CHICAGO (CBS) — If you were Cubs president of baseball operations Theo Epstein or general manager Jed Hoyer, would you trade a young power hitter for a possible Gold Glove center fielder with a career .292 batting average and .329 on-base percentage?

Questions like that are being discussed these days in the business building across from Wrigley Field. The Cubs’ addition of outfielder Jason Heyward on an eight-year deal has increased the speculation of a trade that could involve Chicago right fielder Jorge Soler for speedy Atlanta center fielder Ender Inciarte, the 25-year-old former Diamondback who was dealt to the Braves recently as a part of the Shelby Miller deal.

Soler would be an unnecessary part of the 2016 equation if the Cubs decide against moving Heyward into center field. Outfield defense was a weakness for the 2015 club. Because of great defensive charting and positioning by bench/outfield coach Davy Martinez, the defenders held their own in the regular season. The cover was blown in the playoffs, where inexperience and a lack of range took a big bite out of the Chicago’s run at a National League pennant.

The subject of scouting the 23-year-old Soler is a tricky one. He possesses a great arm and tremendous power projections. With a team-friendly contract (Soler will earn about $3.6 million in 2016, part of a nine-year, $30-million deal signed in 2012), he’s easy to either trade or keep in his present role.
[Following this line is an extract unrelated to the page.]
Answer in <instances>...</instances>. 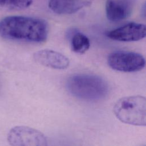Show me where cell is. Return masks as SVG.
Returning a JSON list of instances; mask_svg holds the SVG:
<instances>
[{"instance_id": "obj_11", "label": "cell", "mask_w": 146, "mask_h": 146, "mask_svg": "<svg viewBox=\"0 0 146 146\" xmlns=\"http://www.w3.org/2000/svg\"><path fill=\"white\" fill-rule=\"evenodd\" d=\"M33 0H0V7L10 10H22L29 7Z\"/></svg>"}, {"instance_id": "obj_5", "label": "cell", "mask_w": 146, "mask_h": 146, "mask_svg": "<svg viewBox=\"0 0 146 146\" xmlns=\"http://www.w3.org/2000/svg\"><path fill=\"white\" fill-rule=\"evenodd\" d=\"M9 143L14 146H46L47 140L40 131L27 126H15L7 134Z\"/></svg>"}, {"instance_id": "obj_1", "label": "cell", "mask_w": 146, "mask_h": 146, "mask_svg": "<svg viewBox=\"0 0 146 146\" xmlns=\"http://www.w3.org/2000/svg\"><path fill=\"white\" fill-rule=\"evenodd\" d=\"M48 33V24L42 19L9 16L0 21V36L6 39L41 43L46 40Z\"/></svg>"}, {"instance_id": "obj_4", "label": "cell", "mask_w": 146, "mask_h": 146, "mask_svg": "<svg viewBox=\"0 0 146 146\" xmlns=\"http://www.w3.org/2000/svg\"><path fill=\"white\" fill-rule=\"evenodd\" d=\"M107 63L113 70L131 72L141 70L145 65L144 56L137 52L117 51L109 54Z\"/></svg>"}, {"instance_id": "obj_7", "label": "cell", "mask_w": 146, "mask_h": 146, "mask_svg": "<svg viewBox=\"0 0 146 146\" xmlns=\"http://www.w3.org/2000/svg\"><path fill=\"white\" fill-rule=\"evenodd\" d=\"M33 57L39 64L54 69L64 70L70 64L67 57L60 52L50 49L39 50L34 54Z\"/></svg>"}, {"instance_id": "obj_8", "label": "cell", "mask_w": 146, "mask_h": 146, "mask_svg": "<svg viewBox=\"0 0 146 146\" xmlns=\"http://www.w3.org/2000/svg\"><path fill=\"white\" fill-rule=\"evenodd\" d=\"M132 7L125 0H107L106 14L107 19L112 22H119L127 18L131 13Z\"/></svg>"}, {"instance_id": "obj_9", "label": "cell", "mask_w": 146, "mask_h": 146, "mask_svg": "<svg viewBox=\"0 0 146 146\" xmlns=\"http://www.w3.org/2000/svg\"><path fill=\"white\" fill-rule=\"evenodd\" d=\"M91 0H49L48 7L58 14H71L90 6Z\"/></svg>"}, {"instance_id": "obj_10", "label": "cell", "mask_w": 146, "mask_h": 146, "mask_svg": "<svg viewBox=\"0 0 146 146\" xmlns=\"http://www.w3.org/2000/svg\"><path fill=\"white\" fill-rule=\"evenodd\" d=\"M90 46V39L84 34L77 32L72 35L71 40V47L74 52L83 54L89 49Z\"/></svg>"}, {"instance_id": "obj_6", "label": "cell", "mask_w": 146, "mask_h": 146, "mask_svg": "<svg viewBox=\"0 0 146 146\" xmlns=\"http://www.w3.org/2000/svg\"><path fill=\"white\" fill-rule=\"evenodd\" d=\"M146 27L143 24L131 22L108 31L107 36L114 40L133 42L145 37Z\"/></svg>"}, {"instance_id": "obj_3", "label": "cell", "mask_w": 146, "mask_h": 146, "mask_svg": "<svg viewBox=\"0 0 146 146\" xmlns=\"http://www.w3.org/2000/svg\"><path fill=\"white\" fill-rule=\"evenodd\" d=\"M116 117L121 122L138 126L146 125V99L140 95L129 96L118 100L113 107Z\"/></svg>"}, {"instance_id": "obj_2", "label": "cell", "mask_w": 146, "mask_h": 146, "mask_svg": "<svg viewBox=\"0 0 146 146\" xmlns=\"http://www.w3.org/2000/svg\"><path fill=\"white\" fill-rule=\"evenodd\" d=\"M68 91L74 96L86 100H98L108 92V86L101 77L88 74H78L70 76L66 82Z\"/></svg>"}]
</instances>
The fact that the Cubs could become too left-handed in their lineup also is reason for pause before dealing Soler. Projecting full seasons for Soler after just two years in the big leagues is difficult. Some minor injuries have prevented him from playing complete seasons. In 2015, Soler had 10 homers, 47 RBIs and a .723 OPS in 101 games.

Still, the upside is huge for teams that could add real power in an era where that is a difficult commodity to find. The Cubs can afford to part with it because they’re flush with big-timber types. Soler should bring a talented player or package of players if he’s moved.

Inciarte has some intriguing skills of his own to offer. Under contract control until 2020, the left-handed hitter can fly and puts the ball in play a ton. With Arizona in 2015, he hit .303 in 561 plate appearances. The bad news is he doesn’t walk often. The good news is he struck out only once every 10 at-bats. All of that equals a guy who hits a lot of ground balls and could be above-average in stealing a base and scoring runs.

Outfield defense is where Inciarte excels. He has a strong arm and plus range, according to scouts and metric reports. He played a lot of corner outfield in Arizona last season due to the outstanding season for A.J. Pollock.

A veteran National League scout gives Inciarte a 65 rating on defense, which is “good” in the 20-to-80 scale.

“He has an awesome arm with a quicker release than Soler,” the scout said. “For me, Inciarte and Heyward would save 100 runs (over the course of a season) between them.”

The Cubs are in a great position after their recent flurry of signings and the Starlin Castro deal with the Yankees. They don’t have to overreact to a volatile market place right now. Opening Day is still 111 days away. That leaves plenty of time to add an outfielder and two more pieces on the pitching staff, if they desire.